Kita tuh selalu tertarik buat dikasih postingan lucu dan menggelikan yang gak jarang bikin kepala geleng-geleng sendiri. Mungkin ngetawain orang memang jadi salah satu tindakan paling enak, paling bikin puas dan lo gak butuh effort lebih untuk mendapatkan kepuasan itu. Gue pun seringkali begitu. Cuma lama-lama jengkel juga sih kalau sampe setiap hari yang trending isinya konten-konten gak bermutu. Saking senengnya orang sama konten menghibur, udah deh, terus aja dikasih asupan begitu sama para "content creator" yang nggak jelas. Bahkan acara televisi yang seharusnya serius, berkelas dan minim bercanda pun, sekarang di-setting untuk paling nggak ada satu segmen dimana komedian atau pelawak muncul disitu, atau kalau nggak komedian, ya hostnya dituntut buat bawain segmen lucu-lucuan bareng bintang tamu. Gue yang tadinya semangat pingin ngedengerin cerita-cerita inspiratif dan asik dari si bintang tamu akhirnya cuma bisa "hm okay" dan terpaksa matiin TV. Iya, matiin TV. Gue gak perlu lagi ganti channel karena toh gak ada program yang well-informed dan well-educated di era sekarang selain isinya ketawa ketiwi, dangdut, sama kepo dan rumpiin hidup artis.

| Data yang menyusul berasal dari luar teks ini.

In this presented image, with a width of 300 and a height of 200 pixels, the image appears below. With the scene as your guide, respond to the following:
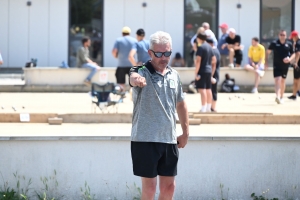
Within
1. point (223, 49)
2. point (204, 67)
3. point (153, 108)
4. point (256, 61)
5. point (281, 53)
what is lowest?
point (153, 108)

Kayaknya di balik kejenuhan ini gue nggak sama sekali mendapat pencerahan. Gimana nggak, nonton TV gak mungkin, udah dari kapan tau gue puasa nonton. Buka yucub sama medsos, yang ada isinya misuh-misuh semua liat berita si anu yang berantem sama lulove, terus liat berita video dara arafah yang viral–yang ujung-ujungnya ada nama lulove juga huft, berita sunda empire, rumah kuya yang entah untuk keberapa kalinya masuk top trending, prank ojol, halilintar, kue ricis, lulove lagi, bocil-bocil tiktok yang entah gimana caranya bisa punya fanbase sampe bikin meet&greet, drama perseteruan artis, drama perselingkuhan artis, drama perjulidan selebgram, and ANOTHER STUPIDITY THAT I CAN'T BELIEVE IT'S TRULY EXIST.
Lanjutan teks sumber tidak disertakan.